Koresh Was the Ultimate Master Manipulator
AP Photo/Charles Bennett, File
From the moment that federal agents blundered into their frontal assault on the Branch Davidians’ armed fortress on the morning of February 28, David Koresh knew that God had finally delivered the enemy into his hands. For nine years Koresh had relentlessly drilled his followers to prepare for Armageddon, had preached its inevitability, had forecast its imminence. This was the ending that Koresh had prayed for and staked his reputation on—the final battle, the trial by fire. It didn’t matter if the fire came from automatic rifles or a match and a can of kerosene; this was what Koresh had promised. Anything less would have been a monumental betrayal of his claim to be David Koresh, Angel Warrior of the Armageddon. Did anyone really expect the prophet of Ranch Apocalypse to meekly surrender his sheep to the enemy and come out with his hands up?

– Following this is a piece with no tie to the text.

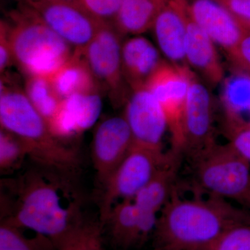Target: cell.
Here are the masks:
<instances>
[{"instance_id": "obj_36", "label": "cell", "mask_w": 250, "mask_h": 250, "mask_svg": "<svg viewBox=\"0 0 250 250\" xmlns=\"http://www.w3.org/2000/svg\"><path fill=\"white\" fill-rule=\"evenodd\" d=\"M154 250H156V249H154Z\"/></svg>"}, {"instance_id": "obj_32", "label": "cell", "mask_w": 250, "mask_h": 250, "mask_svg": "<svg viewBox=\"0 0 250 250\" xmlns=\"http://www.w3.org/2000/svg\"><path fill=\"white\" fill-rule=\"evenodd\" d=\"M228 137L229 143L250 164V126L236 130Z\"/></svg>"}, {"instance_id": "obj_12", "label": "cell", "mask_w": 250, "mask_h": 250, "mask_svg": "<svg viewBox=\"0 0 250 250\" xmlns=\"http://www.w3.org/2000/svg\"><path fill=\"white\" fill-rule=\"evenodd\" d=\"M136 144L163 149L162 141L168 131L163 108L147 88L131 91L124 106L123 115Z\"/></svg>"}, {"instance_id": "obj_9", "label": "cell", "mask_w": 250, "mask_h": 250, "mask_svg": "<svg viewBox=\"0 0 250 250\" xmlns=\"http://www.w3.org/2000/svg\"><path fill=\"white\" fill-rule=\"evenodd\" d=\"M182 153L192 163L217 144L215 106L209 88L192 70L182 125Z\"/></svg>"}, {"instance_id": "obj_29", "label": "cell", "mask_w": 250, "mask_h": 250, "mask_svg": "<svg viewBox=\"0 0 250 250\" xmlns=\"http://www.w3.org/2000/svg\"><path fill=\"white\" fill-rule=\"evenodd\" d=\"M227 54L232 68L250 74V31H246L238 45Z\"/></svg>"}, {"instance_id": "obj_10", "label": "cell", "mask_w": 250, "mask_h": 250, "mask_svg": "<svg viewBox=\"0 0 250 250\" xmlns=\"http://www.w3.org/2000/svg\"><path fill=\"white\" fill-rule=\"evenodd\" d=\"M21 2L75 49L88 45L104 22L94 18L78 1L22 0Z\"/></svg>"}, {"instance_id": "obj_5", "label": "cell", "mask_w": 250, "mask_h": 250, "mask_svg": "<svg viewBox=\"0 0 250 250\" xmlns=\"http://www.w3.org/2000/svg\"><path fill=\"white\" fill-rule=\"evenodd\" d=\"M173 150L146 147L133 143L118 168L104 184L99 221L103 223L118 200L134 199L170 161Z\"/></svg>"}, {"instance_id": "obj_8", "label": "cell", "mask_w": 250, "mask_h": 250, "mask_svg": "<svg viewBox=\"0 0 250 250\" xmlns=\"http://www.w3.org/2000/svg\"><path fill=\"white\" fill-rule=\"evenodd\" d=\"M191 74L192 70L187 65L164 60L146 85L157 99L165 114L172 141L171 149L181 153L184 113Z\"/></svg>"}, {"instance_id": "obj_19", "label": "cell", "mask_w": 250, "mask_h": 250, "mask_svg": "<svg viewBox=\"0 0 250 250\" xmlns=\"http://www.w3.org/2000/svg\"><path fill=\"white\" fill-rule=\"evenodd\" d=\"M220 85V100L227 136L250 126V74L231 67Z\"/></svg>"}, {"instance_id": "obj_11", "label": "cell", "mask_w": 250, "mask_h": 250, "mask_svg": "<svg viewBox=\"0 0 250 250\" xmlns=\"http://www.w3.org/2000/svg\"><path fill=\"white\" fill-rule=\"evenodd\" d=\"M132 134L123 116L100 122L94 131L91 159L97 178L104 185L132 146Z\"/></svg>"}, {"instance_id": "obj_3", "label": "cell", "mask_w": 250, "mask_h": 250, "mask_svg": "<svg viewBox=\"0 0 250 250\" xmlns=\"http://www.w3.org/2000/svg\"><path fill=\"white\" fill-rule=\"evenodd\" d=\"M0 125L22 140L29 157L38 166L70 175L78 170L80 159L76 149L54 136L24 88L8 72L0 80Z\"/></svg>"}, {"instance_id": "obj_17", "label": "cell", "mask_w": 250, "mask_h": 250, "mask_svg": "<svg viewBox=\"0 0 250 250\" xmlns=\"http://www.w3.org/2000/svg\"><path fill=\"white\" fill-rule=\"evenodd\" d=\"M184 57L186 64L202 77L206 84L213 87L221 84L226 75L216 45L190 18L186 36Z\"/></svg>"}, {"instance_id": "obj_7", "label": "cell", "mask_w": 250, "mask_h": 250, "mask_svg": "<svg viewBox=\"0 0 250 250\" xmlns=\"http://www.w3.org/2000/svg\"><path fill=\"white\" fill-rule=\"evenodd\" d=\"M192 164L205 190L244 205L250 191V164L229 143L215 145Z\"/></svg>"}, {"instance_id": "obj_20", "label": "cell", "mask_w": 250, "mask_h": 250, "mask_svg": "<svg viewBox=\"0 0 250 250\" xmlns=\"http://www.w3.org/2000/svg\"><path fill=\"white\" fill-rule=\"evenodd\" d=\"M173 152L170 161L133 199L141 211L158 215L170 198L183 156Z\"/></svg>"}, {"instance_id": "obj_4", "label": "cell", "mask_w": 250, "mask_h": 250, "mask_svg": "<svg viewBox=\"0 0 250 250\" xmlns=\"http://www.w3.org/2000/svg\"><path fill=\"white\" fill-rule=\"evenodd\" d=\"M15 65L24 77L50 78L69 60L75 48L22 2L8 13Z\"/></svg>"}, {"instance_id": "obj_35", "label": "cell", "mask_w": 250, "mask_h": 250, "mask_svg": "<svg viewBox=\"0 0 250 250\" xmlns=\"http://www.w3.org/2000/svg\"><path fill=\"white\" fill-rule=\"evenodd\" d=\"M74 1H78V0H74Z\"/></svg>"}, {"instance_id": "obj_14", "label": "cell", "mask_w": 250, "mask_h": 250, "mask_svg": "<svg viewBox=\"0 0 250 250\" xmlns=\"http://www.w3.org/2000/svg\"><path fill=\"white\" fill-rule=\"evenodd\" d=\"M188 12L192 22L227 54L238 45L246 32L218 0H188Z\"/></svg>"}, {"instance_id": "obj_26", "label": "cell", "mask_w": 250, "mask_h": 250, "mask_svg": "<svg viewBox=\"0 0 250 250\" xmlns=\"http://www.w3.org/2000/svg\"><path fill=\"white\" fill-rule=\"evenodd\" d=\"M29 157L25 143L18 136L0 128V171L7 174L18 170Z\"/></svg>"}, {"instance_id": "obj_16", "label": "cell", "mask_w": 250, "mask_h": 250, "mask_svg": "<svg viewBox=\"0 0 250 250\" xmlns=\"http://www.w3.org/2000/svg\"><path fill=\"white\" fill-rule=\"evenodd\" d=\"M101 92L75 94L62 100L48 124L54 136L66 142L91 127L101 113Z\"/></svg>"}, {"instance_id": "obj_13", "label": "cell", "mask_w": 250, "mask_h": 250, "mask_svg": "<svg viewBox=\"0 0 250 250\" xmlns=\"http://www.w3.org/2000/svg\"><path fill=\"white\" fill-rule=\"evenodd\" d=\"M189 22L188 0H163L151 30L167 62L187 65L184 45Z\"/></svg>"}, {"instance_id": "obj_18", "label": "cell", "mask_w": 250, "mask_h": 250, "mask_svg": "<svg viewBox=\"0 0 250 250\" xmlns=\"http://www.w3.org/2000/svg\"><path fill=\"white\" fill-rule=\"evenodd\" d=\"M158 47L142 35L123 41L122 65L125 81L131 91L145 88L164 59Z\"/></svg>"}, {"instance_id": "obj_30", "label": "cell", "mask_w": 250, "mask_h": 250, "mask_svg": "<svg viewBox=\"0 0 250 250\" xmlns=\"http://www.w3.org/2000/svg\"><path fill=\"white\" fill-rule=\"evenodd\" d=\"M15 65L12 47L9 33V27L6 20L0 22V73L8 72L9 69Z\"/></svg>"}, {"instance_id": "obj_27", "label": "cell", "mask_w": 250, "mask_h": 250, "mask_svg": "<svg viewBox=\"0 0 250 250\" xmlns=\"http://www.w3.org/2000/svg\"><path fill=\"white\" fill-rule=\"evenodd\" d=\"M208 250H250V223H242L229 229Z\"/></svg>"}, {"instance_id": "obj_24", "label": "cell", "mask_w": 250, "mask_h": 250, "mask_svg": "<svg viewBox=\"0 0 250 250\" xmlns=\"http://www.w3.org/2000/svg\"><path fill=\"white\" fill-rule=\"evenodd\" d=\"M24 229L7 222L0 224V250H58L53 242L43 235L25 234Z\"/></svg>"}, {"instance_id": "obj_34", "label": "cell", "mask_w": 250, "mask_h": 250, "mask_svg": "<svg viewBox=\"0 0 250 250\" xmlns=\"http://www.w3.org/2000/svg\"><path fill=\"white\" fill-rule=\"evenodd\" d=\"M14 1H18V3L21 2V1H22V0H14Z\"/></svg>"}, {"instance_id": "obj_6", "label": "cell", "mask_w": 250, "mask_h": 250, "mask_svg": "<svg viewBox=\"0 0 250 250\" xmlns=\"http://www.w3.org/2000/svg\"><path fill=\"white\" fill-rule=\"evenodd\" d=\"M125 36L114 23L103 22L83 48L77 49L89 66L101 91L113 107H124L131 95L122 65V46Z\"/></svg>"}, {"instance_id": "obj_23", "label": "cell", "mask_w": 250, "mask_h": 250, "mask_svg": "<svg viewBox=\"0 0 250 250\" xmlns=\"http://www.w3.org/2000/svg\"><path fill=\"white\" fill-rule=\"evenodd\" d=\"M24 91L34 107L49 123L58 111L62 100L49 77H25Z\"/></svg>"}, {"instance_id": "obj_1", "label": "cell", "mask_w": 250, "mask_h": 250, "mask_svg": "<svg viewBox=\"0 0 250 250\" xmlns=\"http://www.w3.org/2000/svg\"><path fill=\"white\" fill-rule=\"evenodd\" d=\"M70 174L38 166L1 182V221L59 245L85 220L83 198Z\"/></svg>"}, {"instance_id": "obj_31", "label": "cell", "mask_w": 250, "mask_h": 250, "mask_svg": "<svg viewBox=\"0 0 250 250\" xmlns=\"http://www.w3.org/2000/svg\"><path fill=\"white\" fill-rule=\"evenodd\" d=\"M228 8L243 29L250 31V0H218Z\"/></svg>"}, {"instance_id": "obj_15", "label": "cell", "mask_w": 250, "mask_h": 250, "mask_svg": "<svg viewBox=\"0 0 250 250\" xmlns=\"http://www.w3.org/2000/svg\"><path fill=\"white\" fill-rule=\"evenodd\" d=\"M100 225L113 246L124 250L143 246L155 230L143 220L133 199L115 204Z\"/></svg>"}, {"instance_id": "obj_25", "label": "cell", "mask_w": 250, "mask_h": 250, "mask_svg": "<svg viewBox=\"0 0 250 250\" xmlns=\"http://www.w3.org/2000/svg\"><path fill=\"white\" fill-rule=\"evenodd\" d=\"M58 250H104L103 228L98 221L85 219L57 247Z\"/></svg>"}, {"instance_id": "obj_22", "label": "cell", "mask_w": 250, "mask_h": 250, "mask_svg": "<svg viewBox=\"0 0 250 250\" xmlns=\"http://www.w3.org/2000/svg\"><path fill=\"white\" fill-rule=\"evenodd\" d=\"M163 0H122L115 21L123 36L142 35L152 29Z\"/></svg>"}, {"instance_id": "obj_21", "label": "cell", "mask_w": 250, "mask_h": 250, "mask_svg": "<svg viewBox=\"0 0 250 250\" xmlns=\"http://www.w3.org/2000/svg\"><path fill=\"white\" fill-rule=\"evenodd\" d=\"M50 80L62 99L75 94L102 92L89 66L77 49Z\"/></svg>"}, {"instance_id": "obj_2", "label": "cell", "mask_w": 250, "mask_h": 250, "mask_svg": "<svg viewBox=\"0 0 250 250\" xmlns=\"http://www.w3.org/2000/svg\"><path fill=\"white\" fill-rule=\"evenodd\" d=\"M173 190L161 210L152 238L159 250H208L234 225L250 223V212L225 199H182Z\"/></svg>"}, {"instance_id": "obj_28", "label": "cell", "mask_w": 250, "mask_h": 250, "mask_svg": "<svg viewBox=\"0 0 250 250\" xmlns=\"http://www.w3.org/2000/svg\"><path fill=\"white\" fill-rule=\"evenodd\" d=\"M94 18L101 22L114 23L122 0H78Z\"/></svg>"}, {"instance_id": "obj_33", "label": "cell", "mask_w": 250, "mask_h": 250, "mask_svg": "<svg viewBox=\"0 0 250 250\" xmlns=\"http://www.w3.org/2000/svg\"><path fill=\"white\" fill-rule=\"evenodd\" d=\"M244 205H246V207H248V208H250V188L249 193H248V197H247L246 202H245Z\"/></svg>"}]
</instances>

The first thing to understand about Koresh is that he invented himself. “Koresh” is the Hebrew name for Cyrus, the Persian king who allowed the Jews to return to Israel. It means “a lot of fire.” Koresh was a con man who got caught up in his own duplicity, a pathological liar who long ago lost the ability to distinguish fact from fantasy. Raised in the Seventh-day Adventist Church in Tyler, Koresh (or Vernon Howell, as he was known then) came by his doomsday mentality early in life. Seventh-day Adventists are conditioned by their faith to expect end-of-the-world prophets and to listen to anyone who claims to be anointed, however tenuous that claim may appear to nonbelievers. The Branch Davidians are an offshoot of this faith, founded by a Bulgarian immigrant named Victor Houteff who broke with the mother church over his interpretation of the books of Ezekiel and Revelation. In 1935 Houteff moved from Los Angeles to Waco and established the world headquarters of his sect. After his death, a succession of leaders emerged, each putting his or her own spin on the book of Revelation, each gaining and holding power by predicting the date when time would end. Koresh was merely the most recent (though surely the most infamous) of the cult’s roster of doomsday forecasters.